Five Mistakes That Kill Intent Data Programs
Most intent data programs fail not because of bad data, but because of bad execution. Avoid these:
1. Treating intent data as a lead list
Intent data tells you who to prioritize, not who to cold-pitch. An account researching "sales automation" isn't asking you to sell them your product. They're exploring a problem. Lead with value, not a demo link.
2. Ignoring signal decay
A buying signal from three weeks ago is noise. The window between "actively researching" and "vendor selected" can be as short as 2-4 weeks for mid-market deals. If your data has a 14-day delay and you wait another week to act, you're too late.
3. Single-signal decisioning
No single intent signal is reliable enough to justify a sales touch. One homepage visit isn't a buying signal. That same company visiting your homepage, then your pricing page, then showing up on G2? That's a pattern worth acting on. For more on reading these patterns, see our guide on how to identify buying signals.
4. No feedback loop between sales and marketing
If you never track which signals led to meetings and which led to dead ends, you can't improve. The best teams review signal-to-opportunity data monthly and adjust their scoring model accordingly.
5. Buying third-party data before first-party infrastructure
Starting with Bombora or 6sense before you can identify who's visiting your own website is like buying a telescope before you've opened your eyes. Nail first-party signals first.
How Intent Data Fits Into a Broader Data Strategy
Intent data works best when it's layered on top of solid contact and account data. Knowing that Acme Corp is surging on "email enrichment" is useful. Knowing that and having verified email addresses and direct phone numbers for the VP of Sales Operations at Acme Corp? That's actionable.

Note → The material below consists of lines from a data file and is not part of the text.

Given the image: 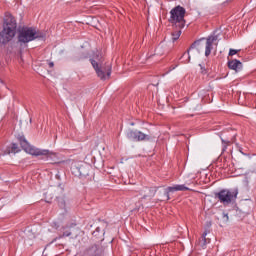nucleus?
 I'll return each instance as SVG.
<instances>
[{
    "label": "nucleus",
    "instance_id": "obj_1",
    "mask_svg": "<svg viewBox=\"0 0 256 256\" xmlns=\"http://www.w3.org/2000/svg\"><path fill=\"white\" fill-rule=\"evenodd\" d=\"M16 31L17 20H15V17H13V15L11 14L6 15L4 19V28L0 33V43H2L3 45L9 43V41H11L13 37H15Z\"/></svg>",
    "mask_w": 256,
    "mask_h": 256
},
{
    "label": "nucleus",
    "instance_id": "obj_2",
    "mask_svg": "<svg viewBox=\"0 0 256 256\" xmlns=\"http://www.w3.org/2000/svg\"><path fill=\"white\" fill-rule=\"evenodd\" d=\"M185 8L176 6L170 11L169 23H171L176 29H183L185 27Z\"/></svg>",
    "mask_w": 256,
    "mask_h": 256
},
{
    "label": "nucleus",
    "instance_id": "obj_3",
    "mask_svg": "<svg viewBox=\"0 0 256 256\" xmlns=\"http://www.w3.org/2000/svg\"><path fill=\"white\" fill-rule=\"evenodd\" d=\"M91 65L95 69L99 79H102V81H105L111 77V63L91 60Z\"/></svg>",
    "mask_w": 256,
    "mask_h": 256
},
{
    "label": "nucleus",
    "instance_id": "obj_4",
    "mask_svg": "<svg viewBox=\"0 0 256 256\" xmlns=\"http://www.w3.org/2000/svg\"><path fill=\"white\" fill-rule=\"evenodd\" d=\"M19 141L22 149H24L26 153H29V155H34L35 157H39V156L47 157V155H55V153L50 152L49 150H43V149L36 148L35 146H31L30 143L27 142V140L23 136L19 138Z\"/></svg>",
    "mask_w": 256,
    "mask_h": 256
},
{
    "label": "nucleus",
    "instance_id": "obj_5",
    "mask_svg": "<svg viewBox=\"0 0 256 256\" xmlns=\"http://www.w3.org/2000/svg\"><path fill=\"white\" fill-rule=\"evenodd\" d=\"M237 195H239V190L237 188L231 190L224 189L216 193L218 201L223 205H230V203H233V201L237 199Z\"/></svg>",
    "mask_w": 256,
    "mask_h": 256
},
{
    "label": "nucleus",
    "instance_id": "obj_6",
    "mask_svg": "<svg viewBox=\"0 0 256 256\" xmlns=\"http://www.w3.org/2000/svg\"><path fill=\"white\" fill-rule=\"evenodd\" d=\"M38 37H41V35L37 33L35 28L23 27L19 31L18 41L19 43H29L31 41H35Z\"/></svg>",
    "mask_w": 256,
    "mask_h": 256
},
{
    "label": "nucleus",
    "instance_id": "obj_7",
    "mask_svg": "<svg viewBox=\"0 0 256 256\" xmlns=\"http://www.w3.org/2000/svg\"><path fill=\"white\" fill-rule=\"evenodd\" d=\"M126 135L131 141H149L150 139L149 135H146L141 131L129 130Z\"/></svg>",
    "mask_w": 256,
    "mask_h": 256
},
{
    "label": "nucleus",
    "instance_id": "obj_8",
    "mask_svg": "<svg viewBox=\"0 0 256 256\" xmlns=\"http://www.w3.org/2000/svg\"><path fill=\"white\" fill-rule=\"evenodd\" d=\"M174 191H189V188L186 187L185 185H175V186H170L165 190V196H166V201H169V193H174Z\"/></svg>",
    "mask_w": 256,
    "mask_h": 256
},
{
    "label": "nucleus",
    "instance_id": "obj_9",
    "mask_svg": "<svg viewBox=\"0 0 256 256\" xmlns=\"http://www.w3.org/2000/svg\"><path fill=\"white\" fill-rule=\"evenodd\" d=\"M217 41V36H210L206 40L205 56L209 57L211 55V49H213V42Z\"/></svg>",
    "mask_w": 256,
    "mask_h": 256
},
{
    "label": "nucleus",
    "instance_id": "obj_10",
    "mask_svg": "<svg viewBox=\"0 0 256 256\" xmlns=\"http://www.w3.org/2000/svg\"><path fill=\"white\" fill-rule=\"evenodd\" d=\"M228 67L229 69H232V71H236V73L238 71H241V69H243V63H241V61L234 59V60H230L228 61Z\"/></svg>",
    "mask_w": 256,
    "mask_h": 256
},
{
    "label": "nucleus",
    "instance_id": "obj_11",
    "mask_svg": "<svg viewBox=\"0 0 256 256\" xmlns=\"http://www.w3.org/2000/svg\"><path fill=\"white\" fill-rule=\"evenodd\" d=\"M201 47H203L201 40H198L191 45L188 53L191 52L192 55H195V53H199V49H201Z\"/></svg>",
    "mask_w": 256,
    "mask_h": 256
},
{
    "label": "nucleus",
    "instance_id": "obj_12",
    "mask_svg": "<svg viewBox=\"0 0 256 256\" xmlns=\"http://www.w3.org/2000/svg\"><path fill=\"white\" fill-rule=\"evenodd\" d=\"M140 195H143L142 199H147V197H155V191L145 187L140 190Z\"/></svg>",
    "mask_w": 256,
    "mask_h": 256
},
{
    "label": "nucleus",
    "instance_id": "obj_13",
    "mask_svg": "<svg viewBox=\"0 0 256 256\" xmlns=\"http://www.w3.org/2000/svg\"><path fill=\"white\" fill-rule=\"evenodd\" d=\"M181 37V29L178 28V30L172 32V41L175 42L177 39Z\"/></svg>",
    "mask_w": 256,
    "mask_h": 256
},
{
    "label": "nucleus",
    "instance_id": "obj_14",
    "mask_svg": "<svg viewBox=\"0 0 256 256\" xmlns=\"http://www.w3.org/2000/svg\"><path fill=\"white\" fill-rule=\"evenodd\" d=\"M7 153H19V147L17 144H12L11 149H7Z\"/></svg>",
    "mask_w": 256,
    "mask_h": 256
},
{
    "label": "nucleus",
    "instance_id": "obj_15",
    "mask_svg": "<svg viewBox=\"0 0 256 256\" xmlns=\"http://www.w3.org/2000/svg\"><path fill=\"white\" fill-rule=\"evenodd\" d=\"M239 51H240V50L230 49V50H229V56H230V57H233V55H237V53H238Z\"/></svg>",
    "mask_w": 256,
    "mask_h": 256
},
{
    "label": "nucleus",
    "instance_id": "obj_16",
    "mask_svg": "<svg viewBox=\"0 0 256 256\" xmlns=\"http://www.w3.org/2000/svg\"><path fill=\"white\" fill-rule=\"evenodd\" d=\"M223 221H224V223H228L229 222V214L223 213Z\"/></svg>",
    "mask_w": 256,
    "mask_h": 256
},
{
    "label": "nucleus",
    "instance_id": "obj_17",
    "mask_svg": "<svg viewBox=\"0 0 256 256\" xmlns=\"http://www.w3.org/2000/svg\"><path fill=\"white\" fill-rule=\"evenodd\" d=\"M71 232H64L61 237H70Z\"/></svg>",
    "mask_w": 256,
    "mask_h": 256
},
{
    "label": "nucleus",
    "instance_id": "obj_18",
    "mask_svg": "<svg viewBox=\"0 0 256 256\" xmlns=\"http://www.w3.org/2000/svg\"><path fill=\"white\" fill-rule=\"evenodd\" d=\"M48 65H49V67H51V68L55 67V64H54L53 62H50Z\"/></svg>",
    "mask_w": 256,
    "mask_h": 256
},
{
    "label": "nucleus",
    "instance_id": "obj_19",
    "mask_svg": "<svg viewBox=\"0 0 256 256\" xmlns=\"http://www.w3.org/2000/svg\"><path fill=\"white\" fill-rule=\"evenodd\" d=\"M205 235H207V233L203 234L202 241H204V242H205Z\"/></svg>",
    "mask_w": 256,
    "mask_h": 256
},
{
    "label": "nucleus",
    "instance_id": "obj_20",
    "mask_svg": "<svg viewBox=\"0 0 256 256\" xmlns=\"http://www.w3.org/2000/svg\"><path fill=\"white\" fill-rule=\"evenodd\" d=\"M86 175H89V171L88 170H86Z\"/></svg>",
    "mask_w": 256,
    "mask_h": 256
},
{
    "label": "nucleus",
    "instance_id": "obj_21",
    "mask_svg": "<svg viewBox=\"0 0 256 256\" xmlns=\"http://www.w3.org/2000/svg\"><path fill=\"white\" fill-rule=\"evenodd\" d=\"M202 247H205V243L202 244Z\"/></svg>",
    "mask_w": 256,
    "mask_h": 256
}]
</instances>
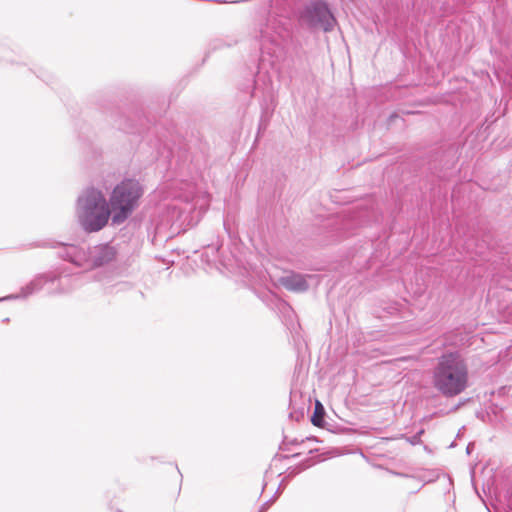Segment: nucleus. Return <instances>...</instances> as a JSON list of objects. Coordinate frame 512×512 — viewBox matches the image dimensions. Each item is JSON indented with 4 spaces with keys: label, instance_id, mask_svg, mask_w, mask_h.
Returning a JSON list of instances; mask_svg holds the SVG:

This is where contact enrichment completes the picture. Intent data tells you which accounts to target. Enrichment gives you who to reach and how to reach them. Without accurate contact data, even the strongest intent signal dies in a dashboard — because your SDR has no one to call.
The best B2B teams build their data stack in layers: ICP definition first, then first-party intent, then third-party intent, then enriched contact data to activate every signal. Each layer makes the next one more valuable.
If your enrichment rates are lagging, consider a waterfall enrichment approach that queries multiple data vendors to maximize coverage — especially for hard-to-reach personas like C-level executives or EMEA contacts where single-source tools fall short.